The Aarya Tara Association is a non-governmental organization with which we have established a kindergarten for children from disadvantaged families, mainly single mothers. The main teachers are young Buddhist nuns trained in early childhood education and the Montessori approach.

Objectives

1. To provide children with an education in a safe and secure environment.
2. To enable single mothers and disadvantaged families to have the opportunity to work and earn a living with confidence.
3. To encourage young women and especially young nuns to study and become active and compassionate professionals.

How

Quality education, adapted to children so that they can enter primary education well prepared

Extracurricular activities like yoga, art, music etc.

Medical check up

Regular trainings for parents and our teachers: nutrition, hygiene, first aid, earthquake safety etc.

Longer term vision

• Financial self-sufficiency: open admission to children whose parents can pay normal school fees to fund those who cannot.

• Train teachers: Provide practical training and a home for more nuns, who can then return to their monasteries or villages to provide quality education and care for small children.

 

Our team, school and home

Ani Kunchok, our manager
Ani Dolkar and Ani Tsering Kunzum, our teachers

We started by renting a house in Tinchuli, near Boudhanath and are now in a new house in Mahankal.
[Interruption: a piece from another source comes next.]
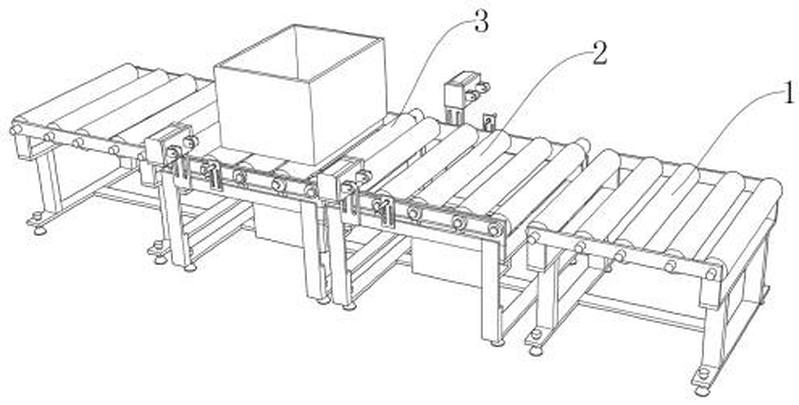 3
2
1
Our two teachers and three other young nuns, who study traditional Tibetan medicine (amchi), live there. So the house is used 24 hours a day: on the one hand as a school during the day and on the other hand as a home for these five young women. 

In 2019 Ani Kunchok decided to leave the nun’s robe and go to study management at Bangalore University in India. Ani Dolkar and Ani Kunzum have taken over and are managing – while teaching – our project masterfully.

Ani Choying Drolma

Ani Choying is a Nepalese Buddhist nun with an extraordinary voice, giving concerts all over the world to finance her numerous social projects through her “Nun Welfare Foundation”. (http://www.choying.com)

Ani Choying has always believed that nuns have a great desire and potential to make the world a better place, if only they are given equal opportunities. The Aarya Tara School, opened in 2000, aims to train nuns to help and serve their communities in a professional and humanitarian manner. With a fully developed and realized potential, she believes that her nuns will be able to not only help themselves, but also help others. In short, the Aarya Tara School aims to help young nuns realize their compassion in an active, effective, competent and meaningful way. According to Ani Choying, women’s education is traditionally neglected in Asia. Most of the girls in my convent/school come from rural Tibet, India, or Nepal, patriarchal cultures where women are expected to cook, clean, and care for children. Even in the nunnery, they are taught to read classical Tibetan so they can do religious practice, but many cannot write their own names. Her school teaches them literacy, math, science, basic medical and nursing skills, and Buddhist philosophy.

Ani Kunchok, our first manager, Ani Tsering and Ani Dolkar, our teachers, have graduated from the Aarya Tara School. Also Ani Pema, Ani Tsultrim and Ani Tsewang, who are studying to become amchi (traditional Tibetan doctor) and who live with us at the school.